Dalam pengertian yang demikianlah Gereja Katolik tidak
mengajarkan ‘takdir’, justru karena Gereja mengajarkan adanya kehendak
bebas pada manusia yang dapat memilih hendak bekerjasama dengan kehendak
Allah atau tidak. Juga, kita dapat melihat perkataan ‘takdir’ tidak
muncul di dalam Alkitab. Ayat-ayat yang sering dikatakan menyebutkan
tentang konsep ‘predestination’ yang sering diartikan sebagai takdir,
adalah Rom 8:29-30 dan Ef 1:5, 11. Namun di sana yang dituliskan adalah
‘ditentukan’ oleh Allah, bukan ‘ditakdirkan’.
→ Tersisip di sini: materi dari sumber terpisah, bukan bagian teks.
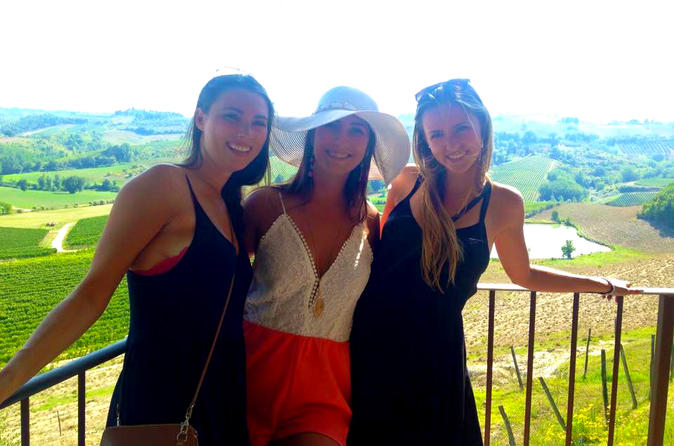 Tuscany Movie Sites Tour: Arezzo, Cortona and Montepulciano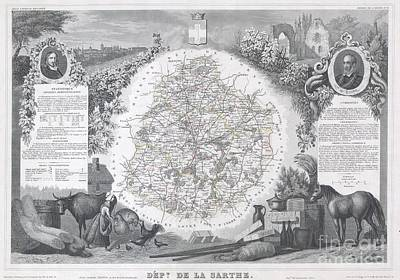 1847 Levasseur Map Of Sarthe France Art Print by Paul Fearn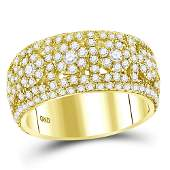 25 CTW Diamond Mens Ring 14K Yellow Gold  REF224X5R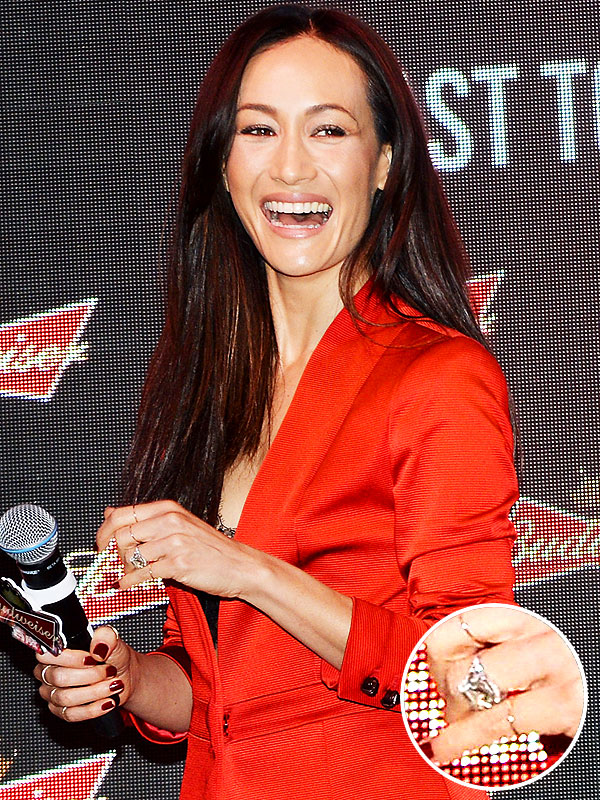 Maggie Q Engagement ring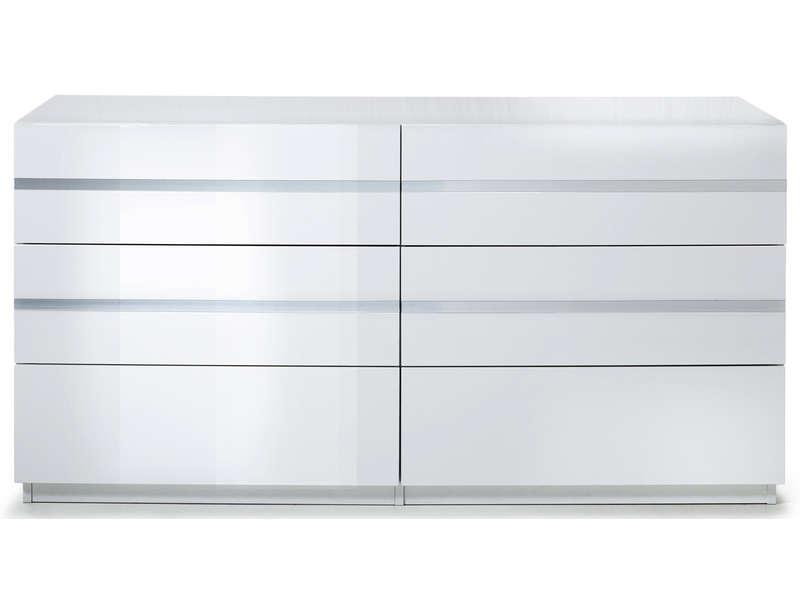 Commode 6 Tiroirs Glass Coloris Blanc Vente De Commode Conforama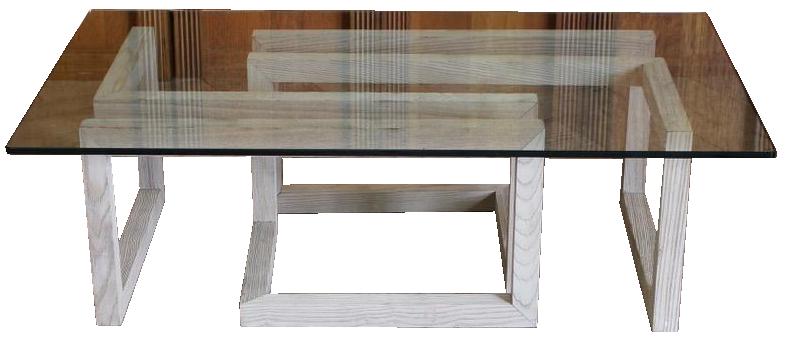 1970s Oak Coffee Table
Sekarang, mungkin kita perlu menelaah, apa bedanya, arti ‘ditentukan’ dengan ‘ditakdirkan’? ‘Ditentukan’ di sini adalah berkaitan dengan kehendak Tuhan. Nah, dengan melihat uraian St. Thomas Aquinas (lihat ST, I, q.19), tentang dua macam kehendak Allah (the Will of God) secara umum, maka kita dapat lebih memahami tentang kehendak Allah ini:
- Antecedent Will: Kehendak Allah yang universal terhadap semua manusia, yaitu agar semua manusia di selamatkan. Inilah yang dikenal dengan ajaran ‘predestination’, yaitu bahwa Allah menghendaki semua manusia diselamatkan dan memiliki pengetahuan akan kebenaran (lih. 1Tim 2:4). Maka kita mengetahui bahwa Gereja Katolik, berpegang pada pengertian ini, mengajarkan konsep ‘predestination‘, yaitu bahwa Allah menghendaki semua orang diselamatkan. Yang tidak diajarkan oleh Gereja Katolik adalah ‘double predestination‘ yaitu bahwa Allah dari sejak awal sudah menentukan orang-orang yang akan masuk ke surga (diselamatkan) dan orang-orang yang masuk neraka (tidak diselamatkan), seperti yang diajarkan oleh Calvinism.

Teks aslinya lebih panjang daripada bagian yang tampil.